### PROBLEM DETAILS
Locate every line in the data below that contains the word "people", and copy each of those lines out in full.

### GIVEN RECORDS
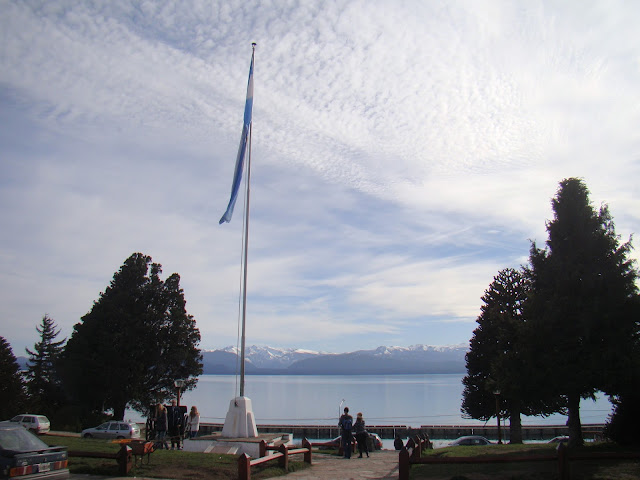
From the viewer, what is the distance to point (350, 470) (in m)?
15.7

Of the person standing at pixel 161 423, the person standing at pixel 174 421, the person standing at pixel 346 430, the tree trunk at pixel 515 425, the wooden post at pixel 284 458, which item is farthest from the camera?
the tree trunk at pixel 515 425

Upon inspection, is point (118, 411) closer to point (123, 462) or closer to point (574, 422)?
point (123, 462)

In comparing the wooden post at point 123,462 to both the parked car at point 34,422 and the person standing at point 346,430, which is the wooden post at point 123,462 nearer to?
the person standing at point 346,430

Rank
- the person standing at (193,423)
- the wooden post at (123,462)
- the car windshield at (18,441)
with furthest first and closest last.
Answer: the person standing at (193,423) → the wooden post at (123,462) → the car windshield at (18,441)

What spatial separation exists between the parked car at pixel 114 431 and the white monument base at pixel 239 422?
50.1 ft

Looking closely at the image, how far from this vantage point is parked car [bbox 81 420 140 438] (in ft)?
107

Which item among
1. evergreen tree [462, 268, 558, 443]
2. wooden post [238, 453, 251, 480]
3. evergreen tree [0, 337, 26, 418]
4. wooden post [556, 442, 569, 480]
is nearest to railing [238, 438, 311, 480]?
wooden post [238, 453, 251, 480]

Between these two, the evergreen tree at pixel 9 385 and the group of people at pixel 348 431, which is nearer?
the group of people at pixel 348 431

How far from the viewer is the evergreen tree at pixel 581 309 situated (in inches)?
696

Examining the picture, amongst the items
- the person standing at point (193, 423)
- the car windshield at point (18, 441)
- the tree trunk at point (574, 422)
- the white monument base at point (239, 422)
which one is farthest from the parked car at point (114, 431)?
the tree trunk at point (574, 422)

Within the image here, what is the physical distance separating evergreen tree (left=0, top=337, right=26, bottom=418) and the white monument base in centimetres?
1873

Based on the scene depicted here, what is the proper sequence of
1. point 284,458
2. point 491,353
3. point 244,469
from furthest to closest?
point 491,353 → point 284,458 → point 244,469

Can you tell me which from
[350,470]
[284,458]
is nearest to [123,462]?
[284,458]

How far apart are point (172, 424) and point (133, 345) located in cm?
2433
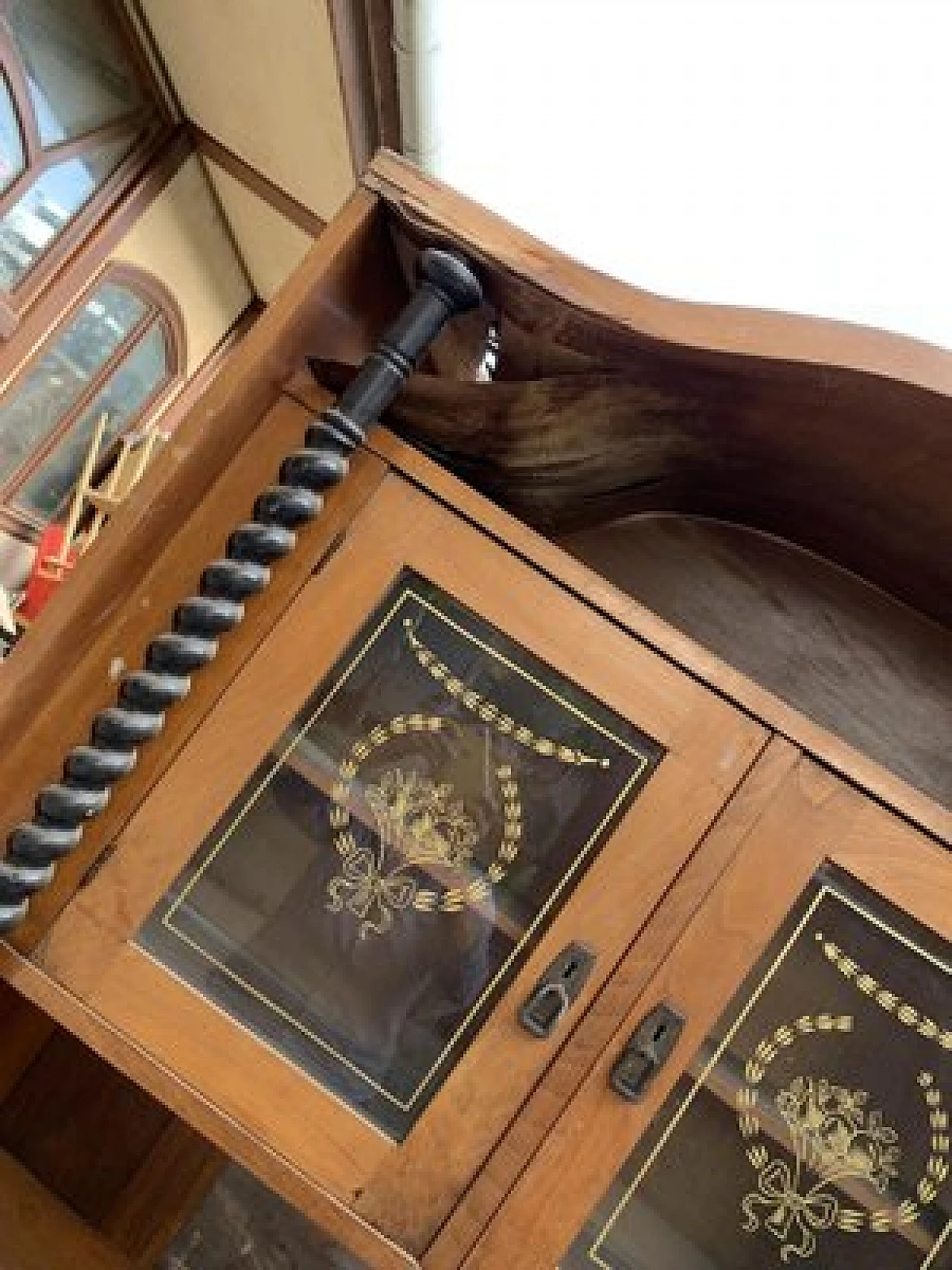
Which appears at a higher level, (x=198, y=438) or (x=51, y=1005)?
(x=198, y=438)

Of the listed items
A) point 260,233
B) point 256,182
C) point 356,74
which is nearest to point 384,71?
point 356,74

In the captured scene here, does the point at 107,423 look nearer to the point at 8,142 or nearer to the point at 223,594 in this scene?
the point at 8,142

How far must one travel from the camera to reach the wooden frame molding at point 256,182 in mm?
2084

### THE OUTPUT
Between these two, the evergreen tree at pixel 9 385 and the group of people at pixel 348 431, which is nearer?
the group of people at pixel 348 431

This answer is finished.